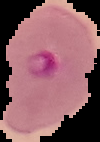
Parasitized.

{
  "image_size": "100×142 pixels",
  "preparation": "thin blood smear",
  "image_type": "segmented cell region with the area outside set to black"
}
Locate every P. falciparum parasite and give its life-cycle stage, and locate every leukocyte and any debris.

--

# What the task requires
Your response should consist solely of the lines from the one that holds "cell region with" through the end of the listing above, reproduced exactly.

# Result
  "image_type": "segmented cell region with the area outside set to black"
}
Locate every P. falciparum parasite and give its life-cycle stage, and locate every leukocyte and any debris.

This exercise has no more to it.